What you are asked to do -> Read the records below. Copy each line where the string "oltre" occurs.
[Available records]
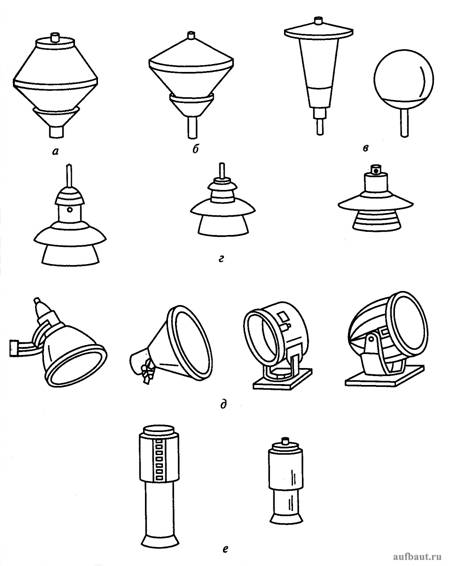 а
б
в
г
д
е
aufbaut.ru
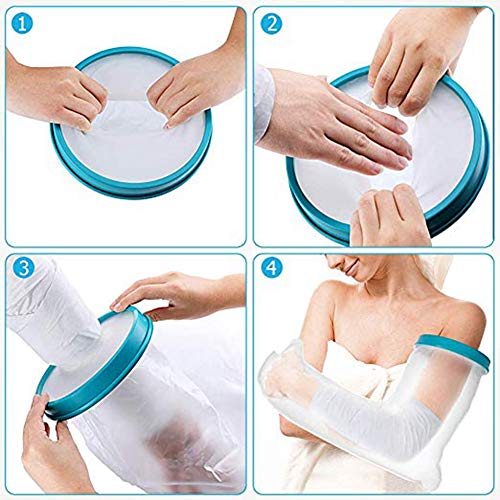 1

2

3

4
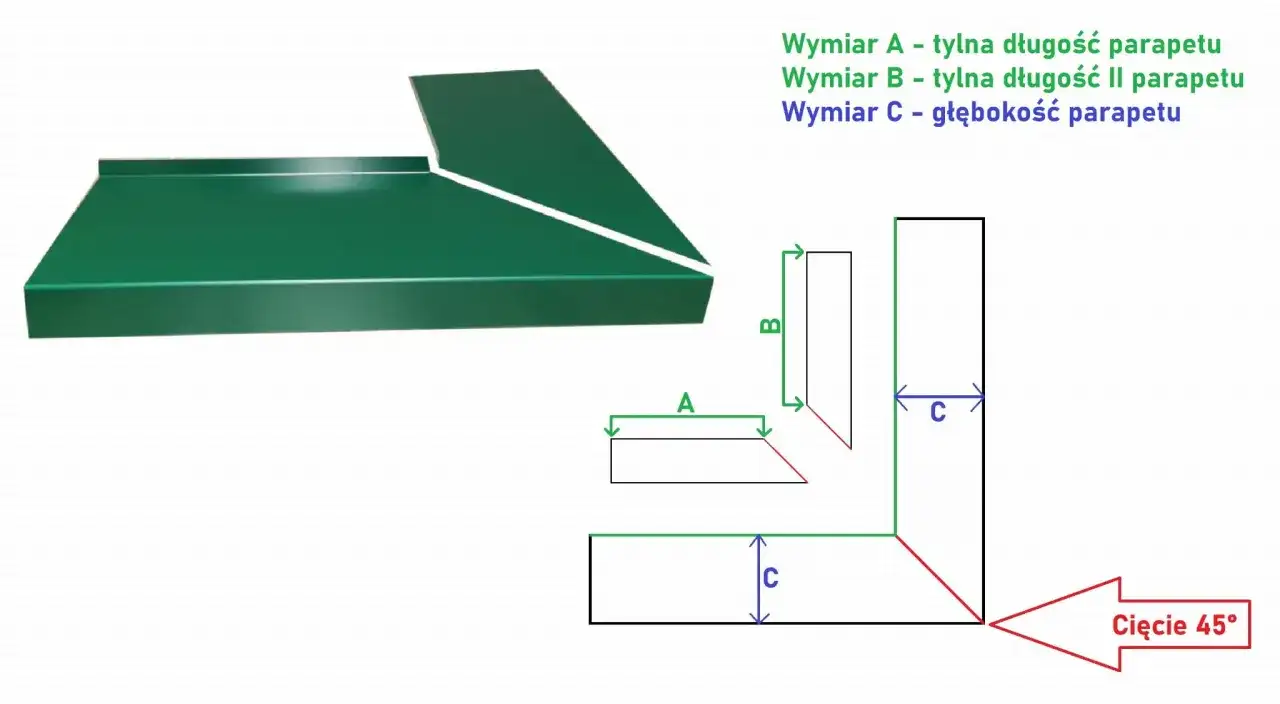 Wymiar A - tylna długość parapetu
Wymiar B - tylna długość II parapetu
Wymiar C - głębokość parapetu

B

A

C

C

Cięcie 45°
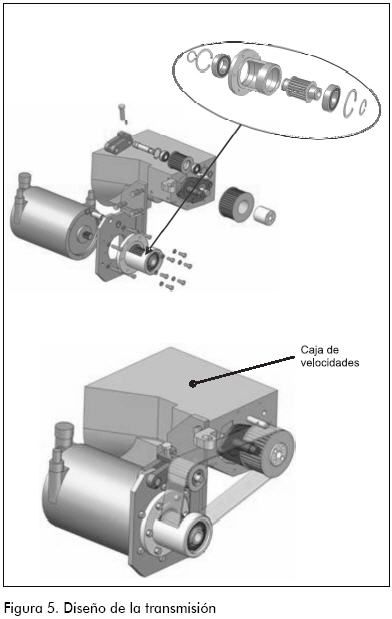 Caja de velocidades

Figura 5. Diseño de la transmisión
[/Available records]
[Available records]
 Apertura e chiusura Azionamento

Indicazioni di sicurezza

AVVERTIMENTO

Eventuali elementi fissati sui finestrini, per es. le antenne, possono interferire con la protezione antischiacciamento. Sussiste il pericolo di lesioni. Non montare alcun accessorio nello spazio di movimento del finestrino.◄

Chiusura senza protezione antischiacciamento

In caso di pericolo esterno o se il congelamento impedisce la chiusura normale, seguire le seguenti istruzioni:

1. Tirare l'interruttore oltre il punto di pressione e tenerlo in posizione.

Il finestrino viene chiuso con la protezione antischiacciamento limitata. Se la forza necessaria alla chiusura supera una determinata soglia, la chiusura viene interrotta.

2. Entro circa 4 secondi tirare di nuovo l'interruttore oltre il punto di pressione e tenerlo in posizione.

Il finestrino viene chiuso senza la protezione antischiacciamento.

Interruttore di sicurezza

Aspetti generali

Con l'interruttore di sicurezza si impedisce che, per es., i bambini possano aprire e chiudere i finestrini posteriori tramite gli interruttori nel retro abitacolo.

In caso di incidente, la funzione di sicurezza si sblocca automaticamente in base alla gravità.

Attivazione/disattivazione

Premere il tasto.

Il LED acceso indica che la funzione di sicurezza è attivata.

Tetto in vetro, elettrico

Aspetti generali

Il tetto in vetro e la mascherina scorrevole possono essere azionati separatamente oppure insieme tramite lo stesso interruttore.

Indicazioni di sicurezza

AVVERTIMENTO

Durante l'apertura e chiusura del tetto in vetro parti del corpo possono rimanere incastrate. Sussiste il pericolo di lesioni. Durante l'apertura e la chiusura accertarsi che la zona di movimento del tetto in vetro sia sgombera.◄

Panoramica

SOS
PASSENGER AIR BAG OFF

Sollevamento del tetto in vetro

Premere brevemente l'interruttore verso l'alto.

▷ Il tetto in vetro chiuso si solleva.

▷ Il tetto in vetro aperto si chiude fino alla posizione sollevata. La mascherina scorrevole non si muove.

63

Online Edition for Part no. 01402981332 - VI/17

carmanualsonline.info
[/Available records]
Answer box ->
1. Tirare l'interruttore oltre il punto di pressione e tenerlo in posizione.
2. Entro circa 4 secondi tirare di nuovo l'interruttore oltre il punto di pressione e tenerlo in posizione.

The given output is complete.